C’est NORMAL de mal vivre cet épisode si vous êtes boulimique ou hyperphage, surtout que j’ai fort à parier que vous détestez l’incertitude et le sentiment d’impuissance (notre personnalité est ainsi faite), mais vous ne pouvez rien y faire! Enfin, presque…


5. Prenez vos responsabilités personnelles

Cet épisode est l’occasion de rappeler un principe qui m’est cher : on est responsable de soi, à 100%.

Dans un tel contexte, plus que jamais plus grand service que l’on puisse rendre à la société, c’est de prendre soin de soi.

Une grande partie du problème vient de la négligence des gens à leur propre égard.

Trop de personnes se tuent à vouloir sauver le monde entier, en s’oubliant complètement, en omettant de se protéger et ce n’est PAS responsable. C’est une erreur énorme de penser que prendre soin de soi est égoïste : je le répète, c’est le MEILLEUR SERVICE QUE VOUS PUISSIEZ RENDRE A LA SOCIÉTÉ. Se mettre en danger pour sauver tout le monde n’est pas généreux.

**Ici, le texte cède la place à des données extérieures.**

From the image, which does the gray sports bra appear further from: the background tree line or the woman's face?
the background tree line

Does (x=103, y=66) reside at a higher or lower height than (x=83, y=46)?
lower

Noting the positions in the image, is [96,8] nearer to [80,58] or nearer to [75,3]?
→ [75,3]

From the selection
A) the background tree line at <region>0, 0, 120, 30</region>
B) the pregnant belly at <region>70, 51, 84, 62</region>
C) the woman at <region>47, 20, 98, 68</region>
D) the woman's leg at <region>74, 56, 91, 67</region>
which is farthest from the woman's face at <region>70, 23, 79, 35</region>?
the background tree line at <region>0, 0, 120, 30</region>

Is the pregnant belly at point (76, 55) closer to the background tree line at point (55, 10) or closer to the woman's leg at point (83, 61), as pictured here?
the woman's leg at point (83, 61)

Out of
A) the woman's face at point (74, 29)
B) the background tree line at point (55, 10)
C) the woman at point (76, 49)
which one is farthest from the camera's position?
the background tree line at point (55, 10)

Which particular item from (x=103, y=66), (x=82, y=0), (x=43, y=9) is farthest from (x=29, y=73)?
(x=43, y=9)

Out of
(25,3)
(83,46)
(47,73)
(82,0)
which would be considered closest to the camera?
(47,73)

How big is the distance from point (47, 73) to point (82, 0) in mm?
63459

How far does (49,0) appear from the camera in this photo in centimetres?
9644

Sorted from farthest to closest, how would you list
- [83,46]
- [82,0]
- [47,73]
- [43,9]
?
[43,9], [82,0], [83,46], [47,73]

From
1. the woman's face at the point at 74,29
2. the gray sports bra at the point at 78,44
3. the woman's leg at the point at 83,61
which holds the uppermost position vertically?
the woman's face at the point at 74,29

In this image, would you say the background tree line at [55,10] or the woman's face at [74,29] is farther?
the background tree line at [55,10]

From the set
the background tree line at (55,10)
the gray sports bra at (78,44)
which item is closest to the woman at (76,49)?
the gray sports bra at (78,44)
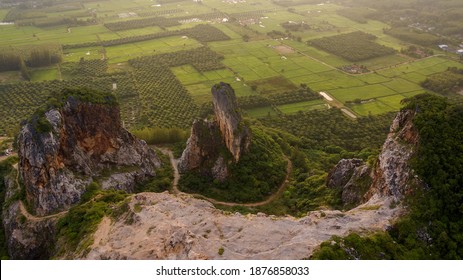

Mais il y a pire encore : des gens sont EXPOSES tous les jours, parce qu’ils possèdent de compétences dont a besoin.

Et je ne pense pas seulement aux personnels de santé, mais aussi aux gens auxquels on pense moins, comme les caissiers et caissières par exemple, qui voient défiler des centaines de personnes par jour.

Alors, si VOUS, vous êtes comme moi et que vous n’avez pas un besoin impérieux de sortir, ne le faites pas.

Surtout, ne vous mettez pas en mode  » Je suis plus fort que tout ça, moi j’ai besoin de sortir. » Si vous avez besoin de sortir, prenez vos précautions pour ne pas vous exposer ni exposer les autres.

Et aider, c’est formidable, mais faites-le AVEC BON SENS.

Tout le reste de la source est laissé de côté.